Finetuning doesn't run #232

Closed
SamyakDhole opened this issue Jul 4, 2021 · 4 comments
Closed

Finetuning doesn't run #232

SamyakDhole opened this issue Jul 4, 2021 · 4 comments
Labels
bug Something isn't working.

Comments

@SamyakDhole
Copy link

Sorry, ML noob here. Trying to use the colab guide and the finetuning step doesn't seem to work.

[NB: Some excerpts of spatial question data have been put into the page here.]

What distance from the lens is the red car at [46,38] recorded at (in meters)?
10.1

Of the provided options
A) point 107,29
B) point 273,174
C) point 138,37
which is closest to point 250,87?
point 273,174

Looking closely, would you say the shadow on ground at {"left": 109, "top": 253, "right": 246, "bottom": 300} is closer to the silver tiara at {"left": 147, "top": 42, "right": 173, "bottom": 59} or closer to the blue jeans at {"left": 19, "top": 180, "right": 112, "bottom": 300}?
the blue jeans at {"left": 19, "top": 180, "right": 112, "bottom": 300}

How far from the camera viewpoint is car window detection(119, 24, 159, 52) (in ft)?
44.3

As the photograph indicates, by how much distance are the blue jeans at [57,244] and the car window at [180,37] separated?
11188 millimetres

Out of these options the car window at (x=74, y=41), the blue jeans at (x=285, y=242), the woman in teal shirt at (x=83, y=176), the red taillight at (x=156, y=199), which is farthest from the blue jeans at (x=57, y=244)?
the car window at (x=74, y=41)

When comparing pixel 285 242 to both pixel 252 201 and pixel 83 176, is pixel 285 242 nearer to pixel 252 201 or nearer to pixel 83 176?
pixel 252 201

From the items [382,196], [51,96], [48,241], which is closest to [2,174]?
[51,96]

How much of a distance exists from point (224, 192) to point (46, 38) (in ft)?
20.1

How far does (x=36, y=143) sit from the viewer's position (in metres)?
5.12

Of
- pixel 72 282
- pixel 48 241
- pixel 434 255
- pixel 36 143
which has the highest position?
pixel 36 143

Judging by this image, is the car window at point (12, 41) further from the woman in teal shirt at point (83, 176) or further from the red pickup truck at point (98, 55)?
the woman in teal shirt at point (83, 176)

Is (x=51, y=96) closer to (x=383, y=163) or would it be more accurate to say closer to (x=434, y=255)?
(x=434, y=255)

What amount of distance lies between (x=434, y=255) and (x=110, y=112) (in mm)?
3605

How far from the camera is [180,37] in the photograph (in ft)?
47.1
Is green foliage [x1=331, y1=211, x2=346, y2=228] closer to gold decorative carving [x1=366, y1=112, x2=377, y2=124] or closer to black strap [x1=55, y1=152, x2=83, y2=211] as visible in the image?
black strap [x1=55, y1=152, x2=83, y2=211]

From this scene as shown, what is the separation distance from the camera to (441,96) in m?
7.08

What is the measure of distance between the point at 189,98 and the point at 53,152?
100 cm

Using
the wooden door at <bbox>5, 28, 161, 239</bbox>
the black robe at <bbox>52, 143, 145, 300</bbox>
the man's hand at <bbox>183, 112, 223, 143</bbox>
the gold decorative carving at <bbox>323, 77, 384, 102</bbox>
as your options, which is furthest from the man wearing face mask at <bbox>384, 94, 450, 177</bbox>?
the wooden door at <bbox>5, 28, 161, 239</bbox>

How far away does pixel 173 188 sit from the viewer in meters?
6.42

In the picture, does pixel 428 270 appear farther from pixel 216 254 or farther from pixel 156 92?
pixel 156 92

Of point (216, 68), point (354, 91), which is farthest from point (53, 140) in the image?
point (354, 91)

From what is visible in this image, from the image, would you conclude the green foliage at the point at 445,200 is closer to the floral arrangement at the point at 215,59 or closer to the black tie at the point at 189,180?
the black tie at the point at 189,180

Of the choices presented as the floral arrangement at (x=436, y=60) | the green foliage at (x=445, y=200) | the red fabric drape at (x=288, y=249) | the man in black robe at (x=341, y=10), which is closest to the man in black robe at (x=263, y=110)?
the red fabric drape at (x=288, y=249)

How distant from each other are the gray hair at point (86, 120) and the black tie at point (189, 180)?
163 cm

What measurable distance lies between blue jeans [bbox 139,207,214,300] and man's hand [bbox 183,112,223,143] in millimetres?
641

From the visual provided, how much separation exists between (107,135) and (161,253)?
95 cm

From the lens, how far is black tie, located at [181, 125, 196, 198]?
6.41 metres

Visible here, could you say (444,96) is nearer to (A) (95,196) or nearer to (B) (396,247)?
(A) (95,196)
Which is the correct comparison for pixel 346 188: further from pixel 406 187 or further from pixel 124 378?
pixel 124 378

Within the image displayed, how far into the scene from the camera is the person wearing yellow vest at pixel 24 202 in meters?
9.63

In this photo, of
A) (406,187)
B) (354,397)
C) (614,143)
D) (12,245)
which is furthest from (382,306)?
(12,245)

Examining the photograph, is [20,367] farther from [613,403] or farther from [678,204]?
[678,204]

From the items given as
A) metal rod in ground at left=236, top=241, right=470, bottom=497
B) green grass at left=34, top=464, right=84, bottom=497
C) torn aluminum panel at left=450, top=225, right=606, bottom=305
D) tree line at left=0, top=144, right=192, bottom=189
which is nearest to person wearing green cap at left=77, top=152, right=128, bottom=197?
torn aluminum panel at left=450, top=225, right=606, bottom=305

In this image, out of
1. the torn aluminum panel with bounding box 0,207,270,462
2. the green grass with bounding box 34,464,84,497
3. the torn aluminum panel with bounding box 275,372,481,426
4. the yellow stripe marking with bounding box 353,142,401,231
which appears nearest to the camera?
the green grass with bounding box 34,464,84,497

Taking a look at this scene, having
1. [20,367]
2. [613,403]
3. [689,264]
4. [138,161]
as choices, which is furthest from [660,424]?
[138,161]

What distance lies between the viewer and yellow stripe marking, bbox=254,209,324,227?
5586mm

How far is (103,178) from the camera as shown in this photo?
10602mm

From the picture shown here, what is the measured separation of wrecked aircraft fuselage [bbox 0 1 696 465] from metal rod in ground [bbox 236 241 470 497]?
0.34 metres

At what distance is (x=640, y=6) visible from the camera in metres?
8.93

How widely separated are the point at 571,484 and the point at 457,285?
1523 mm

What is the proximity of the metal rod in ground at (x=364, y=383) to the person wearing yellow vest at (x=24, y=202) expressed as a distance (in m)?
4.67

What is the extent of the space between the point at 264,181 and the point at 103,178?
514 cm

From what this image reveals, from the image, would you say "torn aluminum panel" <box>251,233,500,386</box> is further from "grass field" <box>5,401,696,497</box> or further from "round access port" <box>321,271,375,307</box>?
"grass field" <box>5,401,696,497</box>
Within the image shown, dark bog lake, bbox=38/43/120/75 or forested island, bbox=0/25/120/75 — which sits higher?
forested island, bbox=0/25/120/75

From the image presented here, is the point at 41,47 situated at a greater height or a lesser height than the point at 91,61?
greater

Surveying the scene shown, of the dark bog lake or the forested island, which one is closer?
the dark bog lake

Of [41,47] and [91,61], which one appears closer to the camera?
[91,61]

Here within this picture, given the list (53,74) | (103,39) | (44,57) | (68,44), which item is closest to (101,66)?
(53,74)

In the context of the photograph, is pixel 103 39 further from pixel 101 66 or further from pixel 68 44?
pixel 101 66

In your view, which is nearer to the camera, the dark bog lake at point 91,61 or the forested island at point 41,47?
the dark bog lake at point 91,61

2021-07-04 03:20:56.228130: I tensorflow/stream_executor/platform/default/dso_loader.cc:53] Successfully opened dynamic library libcudart.so.11.0
WARNING:tensorflow:From /usr/local/lib/python3.7/dist-packages/tensorflow/python/compat/v2_compat.py:96: disable_resource_variables (from tensorflow.python.ops.variable_scope) is deprecated and will be removed in a future version.
Instructions for updating:
non-resource variables are not supported in the long term
Current step 400000
Saving config to gs://mcstories/GPT3_2-7B
2021-07-04 03:21:02.008931: I tensorflow/stream_executor/platform/default/dso_loader.cc:53] Successfully opened dynamic library libcuda.so.1
2021-07-04 03:21:02.020322: E tensorflow/stream_executor/cuda/cuda_driver.cc:328] failed call to cuInit: CUDA_ERROR_NO_DEVICE: no CUDA-capable device is detected
2021-07-04 03:21:02.020389: I tensorflow/stream_executor/cuda/cuda_diagnostics.cc:156] kernel driver does not appear to be running on this host (f01fb2d6dc70): /proc/driver/nvidia/version does not exist
Done!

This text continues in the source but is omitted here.